> The task
Each line from the one containing "family: Equidae" through the final line of the records is to be repeated exactly, with no additions.

======== Supplied data ========

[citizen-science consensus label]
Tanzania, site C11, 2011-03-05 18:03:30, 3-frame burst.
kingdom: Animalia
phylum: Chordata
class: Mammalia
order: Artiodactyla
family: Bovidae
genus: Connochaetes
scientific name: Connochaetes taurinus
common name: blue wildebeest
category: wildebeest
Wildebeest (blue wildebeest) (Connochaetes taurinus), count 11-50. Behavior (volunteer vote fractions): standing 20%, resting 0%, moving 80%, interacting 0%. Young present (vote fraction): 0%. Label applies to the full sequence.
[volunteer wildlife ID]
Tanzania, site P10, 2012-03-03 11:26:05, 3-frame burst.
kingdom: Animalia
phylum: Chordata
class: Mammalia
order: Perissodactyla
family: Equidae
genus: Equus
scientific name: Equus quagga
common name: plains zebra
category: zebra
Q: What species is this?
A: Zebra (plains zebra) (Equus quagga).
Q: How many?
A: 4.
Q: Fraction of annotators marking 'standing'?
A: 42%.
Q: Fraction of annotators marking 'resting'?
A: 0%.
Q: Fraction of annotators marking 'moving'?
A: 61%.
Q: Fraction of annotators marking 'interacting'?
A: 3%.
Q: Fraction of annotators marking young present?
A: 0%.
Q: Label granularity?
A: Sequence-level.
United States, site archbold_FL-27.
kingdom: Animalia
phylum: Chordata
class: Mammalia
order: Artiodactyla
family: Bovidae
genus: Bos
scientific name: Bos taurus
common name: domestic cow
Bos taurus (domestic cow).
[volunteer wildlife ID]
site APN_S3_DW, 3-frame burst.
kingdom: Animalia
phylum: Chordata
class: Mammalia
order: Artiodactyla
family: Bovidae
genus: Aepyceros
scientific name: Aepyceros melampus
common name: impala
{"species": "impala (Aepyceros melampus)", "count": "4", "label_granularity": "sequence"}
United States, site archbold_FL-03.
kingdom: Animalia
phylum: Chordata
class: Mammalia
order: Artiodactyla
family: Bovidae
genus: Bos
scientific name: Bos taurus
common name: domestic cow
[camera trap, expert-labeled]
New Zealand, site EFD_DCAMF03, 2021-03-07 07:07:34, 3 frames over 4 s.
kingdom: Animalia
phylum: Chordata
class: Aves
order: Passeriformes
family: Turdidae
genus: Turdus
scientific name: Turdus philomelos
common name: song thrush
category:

========

> Your solution
family: Equidae
genus: Equus
scientific name: Equus quagga
common name: plains zebra
category: zebra
Q: What species is this?
A: Zebra (plains zebra) (Equus quagga).
Q: How many?
A: 4.
Q: Fraction of annotators marking 'standing'?
A: 42%.
Q: Fraction of annotators marking 'resting'?
A: 0%.
Q: Fraction of annotators marking 'moving'?
A: 61%.
Q: Fraction of annotators marking 'interacting'?
A: 3%.
Q: Fraction of annotators marking young present?
A: 0%.
Q: Label granularity?
A: Sequence-level.
United States, site archbold_FL-27.
kingdom: Animalia
phylum: Chordata
class: Mammalia
order: Artiodactyla
family: Bovidae
genus: Bos
scientific name: Bos taurus
common name: domestic cow
Bos taurus (domestic cow).
[volunteer wildlife ID]
site APN_S3_DW, 3-frame burst.
kingdom: Animalia
phylum: Chordata
class: Mammalia
order: Artiodactyla
family: Bovidae
genus: Aepyceros
scientific name: Aepyceros melampus
common name: impala
{"species": "impala (Aepyceros melampus)", "count": "4", "label_granularity": "sequence"}
United States, site archbold_FL-03.
kingdom: Animalia
phylum: Chordata
class: Mammalia
order: Artiodactyla
family: Bovidae
genus: Bos
scientific name: Bos taurus
common name: domestic cow
[camera trap, expert-labeled]
New Zealand, site EFD_DCAMF03, 2021-03-07 07:07:34, 3 frames over 4 s.
kingdom: Animalia
phylum: Chordata
class: Aves
order: Passeriformes
family: Turdidae
genus: Turdus
scientific name: Turdus philomelos
common name: song thrush
category:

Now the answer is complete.